Brief →
Print the data that follows word for word, leaving out any picture.

Information supplied →

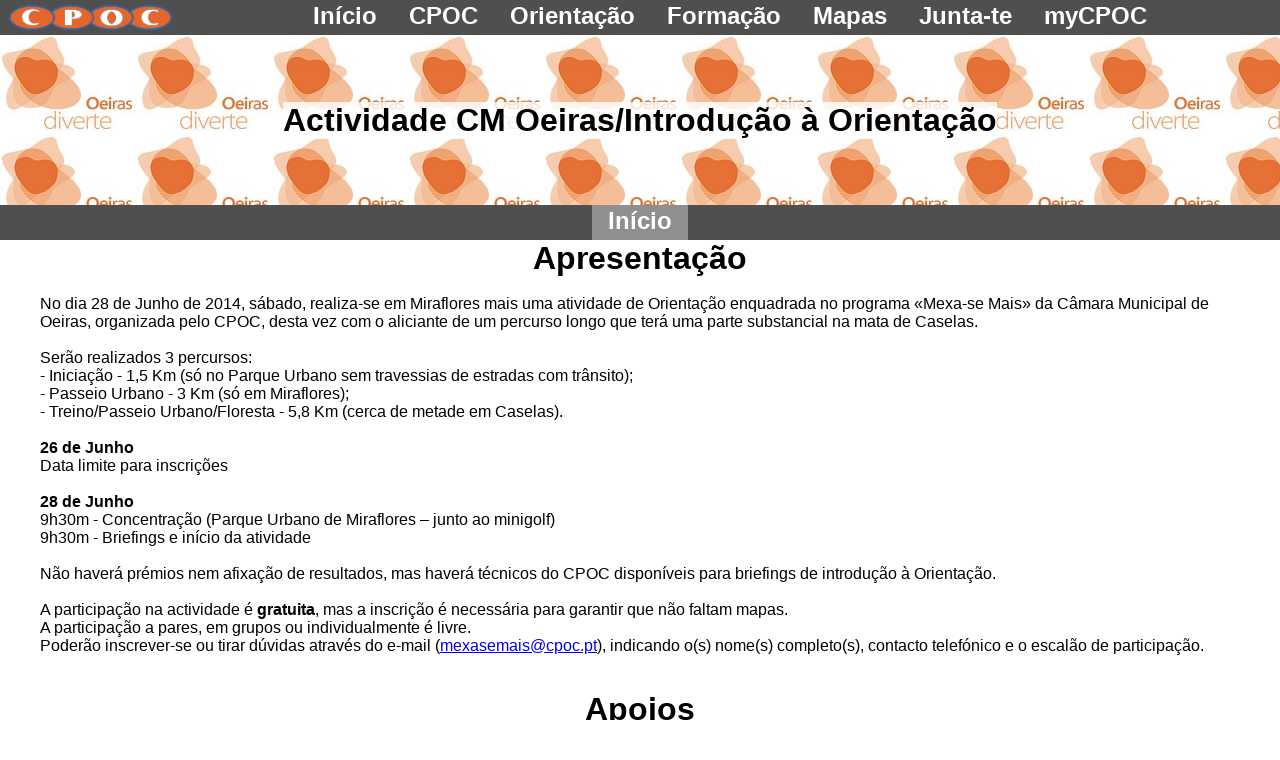

--- FILE ---
content_type: text/html; charset=windows-1252
request_url: http://cpoc.pt/eventos.php?ev=Oeiras51
body_size: 1807
content:
<!DOCTYPE html>
<html>
<head>
<title>CPOC - Actividade CM Oeiras/Introdução à Orientação</title>
<meta http-equiv="Content-Type" content="text/html; charset=iso-8859-1" />
<meta content="CPOC,orientacao,desporto,floresta,bussola,baliza,BTT,aventura,trail,mapa,FPO,Portugal,Oeiras,Cascais,Lisboa,Gouveia,Mora,POM,WMOC,IOF,WRE,orienteering,Sportident" name="keywords" />
<link rel="Shortcut Icon" type="image/x-icon" href="http://www.cpoc.pt/favicon.ico" />
<meta name="viewport" content="width=device-width, initial-scale=1" />
<link rel="stylesheet" type="text/css" media="screen" href="/inc/css/cpoc8_light.css" />
</head>
<body>
<div id="header2_wrapper">
 <div id="header2_flex">
  <div id="header2_left">
    <a href="/index.php"><img src="/cpoc/img/logo_cpoc_2.png" alt="CPOC Online" title="CPOC Online" width="163" height="25" border="0" /></a>
  </div>
<div id="header_below">
  <div class="header_menu">
    <ul>
<li><a href="/index.php?op1=100"><span>Início</span></a></li>
<li><a href="/index.php?op1=101"><span>CPOC</span></a></li>
<li><a href="/index.php?op1=102"><span>Orientação</span></a></li>
<li><a href="/index.php?op1=107"><span>Formação</span></a></li>
<li><a href="/index.php?op1=106"><span>Mapas</span></a></li>
<li><a href="/index.php?op1=114"><span>Junta-te</span></a></li>
<li><a href="/area/area.php"><span>myCPOC</span></a></li>
    </ul>
  </div>
</div>
 </div>
</div>
<div id="header_ev_middle" style="background:url(/ev/logos/logo_Oeiras_ped.jpg) #00CCFF repeat;">
 <div id="header_ev_flex">
  <div id="header_middle">
<h1>Actividade CM Oeiras/Introdução à Orientação</h1>
  </div>
 </div>
</div>
<div id="header_below">
  <div class="header_menu">
    <ul>
<li class="li_selected"><a href="/eventos.php?ev=Oeiras51&amp;op=inicio"><span>Início</span></a></li>
    </ul>
  </div>
</div>
<div id="main_content">
    <div class="content_990_start"><h1><center>Apresentação</center></h1><br /></div>
    <div class="content_990_body">No dia 28 de Junho de 2014, sábado, realiza-se em Miraflores mais uma atividade de Orientação enquadrada no programa «Mexa-se Mais» da Câmara Municipal de Oeiras, organizada pelo CPOC, desta vez com o aliciante de um percurso longo que terá uma parte substancial na mata de Caselas.<br><br>Serão realizados 3 percursos:<br>- Iniciação - 1,5 Km (só no Parque Urbano sem travessias de estradas com trânsito);<br>- Passeio Urbano - 3 Km (só em Miraflores);<br>- Treino/Passeio Urbano/Floresta - 5,8 Km (cerca de metade em Caselas).<br><br><b>26 de Junho</b><br>Data limite para inscrições<br><br><b>28 de Junho</b><br>9h30m - Concentração (Parque Urbano de Miraflores – junto ao minigolf)<br>9h30m - Briefings e início da atividade<br><br>Não haverá prémios nem afixação de resultados, mas haverá técnicos do CPOC disponíveis para briefings de introdução à Orientação.<br><br>A participação na actividade é <b>gratuita</b>, mas a inscrição é necessária para garantir que não faltam mapas.<br>A participação a pares, em grupos ou individualmente é livre.<br>Poderão inscrever-se ou tirar dúvidas através do e-mail (<a href="mailto:mexasemais@cpoc.pt">mexasemais@cpoc.pt</a>), indicando o(s) nome(s) completo(s), contacto telefónico e o escalão de participação.<br><br></div>
</div>
<div id="main_content">
    <div class="content_990_start"><br /><h1><center>Apoios</center></h1><br /></div>
    <div class="content_990_body"><center><p><a href="http://www.cm-oeiras.pt" target="_blank"><img src="/inc/logos/logo_cm-oeiras2.jpg" width=120 height=44 border=0 alt="Câmara Municipal de Oeiras" title="Câmara Municipal de Oeiras"></a>
</p></center></div>
</div>
  <div id="footer">
Contatos | Facebook | Ligações | Notícias | Ori'stórias | Resultados | Fotos | Media | Privacidade | Ficha técnica | Topo
  </div>
  <div id="copyright">
<font size="1"><a href="/index.php?op1=115">Clube Português de Orientação e Corrida</a> &copy; Copyright 2002-2026. Todos os direitos reservados.<br />Webmaster: <a href="/index.php?op1=115">José Domingos</a></font>
  </div>
</body></html>
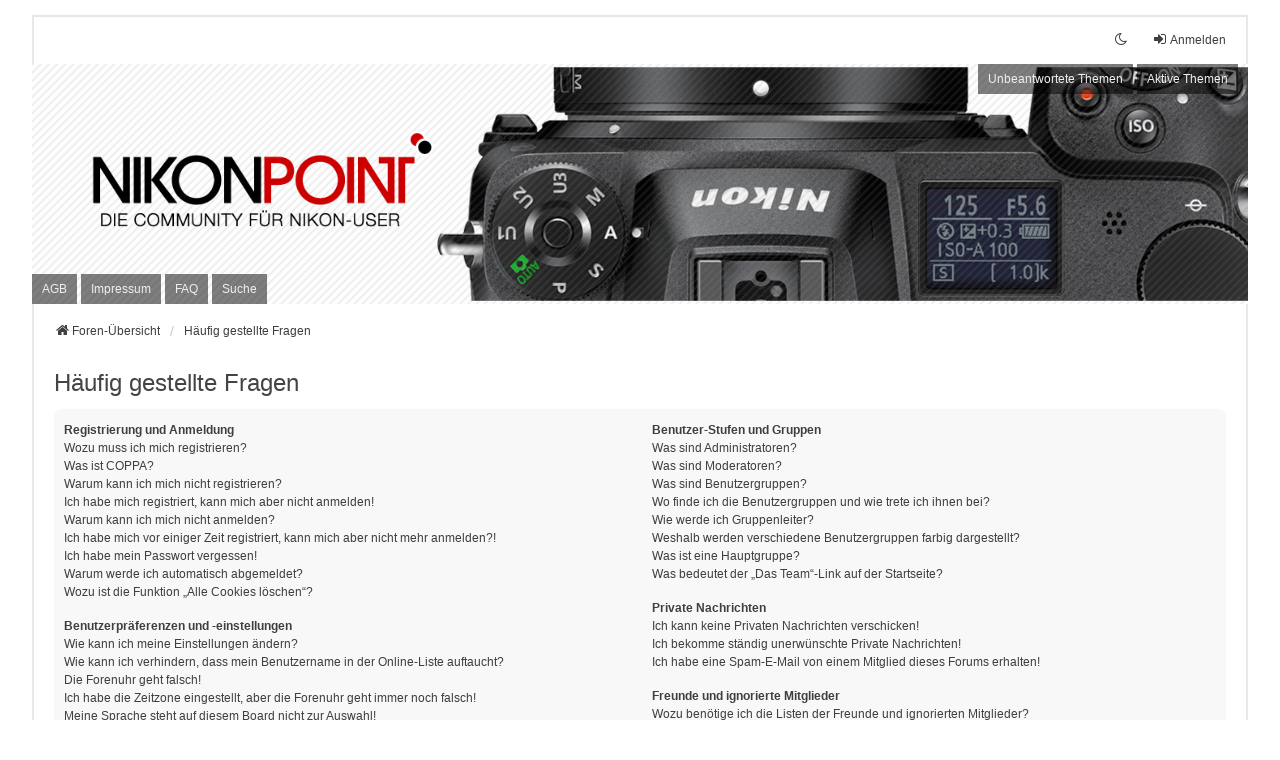

--- FILE ---
content_type: text/css
request_url: https://www.nikonpoint.de/styles/we_universal/theme/stylesheet.css?assets_version=47
body_size: 189
content:
/*  phpBB3 Style Sheet
    --------------------------------------------------------------
	Style name:			we_universal
	Based on style:		prosilver (the default phpBB 3.3.x style)
	Original author:	Tom Beddard ( http://www.subblue.com/ )
	Modified by:		nextgen ( https://nextgen.gt/ )
    --------------------------------------------------------------
*/

@import url("common.css?hash=a9741ba1");
@import url("content.css?hash=56f9e623");
@import url("cp.css?hash=50d868ab");
@import url("forms.css?hash=b64464fb");
@import url("responsive.css?hash=87b53e08");
@import url("we_universal.css");
@import url("custom.css");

Response to the exercise →
--- FILE ---
content_type: text/html; charset=windows-1252
request_url: http://cpoc.pt/eventos.php?ev=Oeiras51
body_size: 1807
content:
<!DOCTYPE html>
<html>
<head>
<title>CPOC - Actividade CM Oeiras/Introdução à Orientação</title>
<meta http-equiv="Content-Type" content="text/html; charset=iso-8859-1" />
<meta content="CPOC,orientacao,desporto,floresta,bussola,baliza,BTT,aventura,trail,mapa,FPO,Portugal,Oeiras,Cascais,Lisboa,Gouveia,Mora,POM,WMOC,IOF,WRE,orienteering,Sportident" name="keywords" />
<link rel="Shortcut Icon" type="image/x-icon" href="http://www.cpoc.pt/favicon.ico" />
<meta name="viewport" content="width=device-width, initial-scale=1" />
<link rel="stylesheet" type="text/css" media="screen" href="/inc/css/cpoc8_light.css" />
</head>
<body>
<div id="header2_wrapper">
 <div id="header2_flex">
  <div id="header2_left">
    <a href="/index.php"><img src="/cpoc/img/logo_cpoc_2.png" alt="CPOC Online" title="CPOC Online" width="163" height="25" border="0" /></a>
  </div>
<div id="header_below">
  <div class="header_menu">
    <ul>
<li><a href="/index.php?op1=100"><span>Início</span></a></li>
<li><a href="/index.php?op1=101"><span>CPOC</span></a></li>
<li><a href="/index.php?op1=102"><span>Orientação</span></a></li>
<li><a href="/index.php?op1=107"><span>Formação</span></a></li>
<li><a href="/index.php?op1=106"><span>Mapas</span></a></li>
<li><a href="/index.php?op1=114"><span>Junta-te</span></a></li>
<li><a href="/area/area.php"><span>myCPOC</span></a></li>
    </ul>
  </div>
</div>
 </div>
</div>
<div id="header_ev_middle" style="background:url(/ev/logos/logo_Oeiras_ped.jpg) #00CCFF repeat;">
 <div id="header_ev_flex">
  <div id="header_middle">
<h1>Actividade CM Oeiras/Introdução à Orientação</h1>
  </div>
 </div>
</div>
<div id="header_below">
  <div class="header_menu">
    <ul>
<li class="li_selected"><a href="/eventos.php?ev=Oeiras51&amp;op=inicio"><span>Início</span></a></li>
    </ul>
  </div>
</div>
<div id="main_content">
    <div class="content_990_start"><h1><center>Apresentação</center></h1><br /></div>
    <div class="content_990_body">No dia 28 de Junho de 2014, sábado, realiza-se em Miraflores mais uma atividade de Orientação enquadrada no programa «Mexa-se Mais» da Câmara Municipal de Oeiras, organizada pelo CPOC, desta vez com o aliciante de um percurso longo que terá uma parte substancial na mata de Caselas.<br><br>Serão realizados 3 percursos:<br>- Iniciação - 1,5 Km (só no Parque Urbano sem travessias de estradas com trânsito);<br>- Passeio Urbano - 3 Km (só em Miraflores);<br>- Treino/Passeio Urbano/Floresta - 5,8 Km (cerca de metade em Caselas).<br><br><b>26 de Junho</b><br>Data limite para inscrições<br><br><b>28 de Junho</b><br>9h30m - Concentração (Parque Urbano de Miraflores – junto ao minigolf)<br>9h30m - Briefings e início da atividade<br><br>Não haverá prémios nem afixação de resultados, mas haverá técnicos do CPOC disponíveis para briefings de introdução à Orientação.<br><br>A participação na actividade é <b>gratuita</b>, mas a inscrição é necessária para garantir que não faltam mapas.<br>A participação a pares, em grupos ou individualmente é livre.<br>Poderão inscrever-se ou tirar dúvidas através do e-mail (<a href="mailto:mexasemais@cpoc.pt">mexasemais@cpoc.pt</a>), indicando o(s) nome(s) completo(s), contacto telefónico e o escalão de participação.<br><br></div>
</div>
<div id="main_content">
    <div class="content_990_start"><br /><h1><center>Apoios</center></h1><br /></div>
    <div class="content_990_body"><center><p><a href="http://www.cm-oeiras.pt" target="_blank"><img src="/inc/logos/logo_cm-oeiras2.jpg" width=120 height=44 border=0 alt="Câmara Municipal de Oeiras" title="Câmara Municipal de Oeiras"></a>
</p></center></div>
</div>
  <div id="footer">
Contatos | Facebook | Ligações | Notícias | Ori'stórias | Resultados | Fotos | Media | Privacidade | Ficha técnica | Topo
  </div>
  <div id="copyright">
<font size="1"><a href="/index.php?op1=115">Clube Português de Orientação e Corrida</a> &copy; Copyright 2002-2026. Todos os direitos reservados.<br />Webmaster: <a href="/index.php?op1=115">José Domingos</a></font>
  </div>
</body></html>

--- FILE ---
content_type: text/css
request_url: https://www.nikonpoint.de/styles/we_universal/theme/stylesheet.css?assets_version=47
body_size: 189
content:
/*  phpBB3 Style Sheet
    --------------------------------------------------------------
	Style name:			we_universal
	Based on style:		prosilver (the default phpBB 3.3.x style)
	Original author:	Tom Beddard ( http://www.subblue.com/ )
	Modified by:		nextgen ( https://nextgen.gt/ )
    --------------------------------------------------------------
*/

@import url("common.css?hash=a9741ba1");
@import url("content.css?hash=56f9e623");
@import url("cp.css?hash=50d868ab");
@import url("forms.css?hash=b64464fb");
@import url("responsive.css?hash=87b53e08");
@import url("we_universal.css");
@import url("custom.css");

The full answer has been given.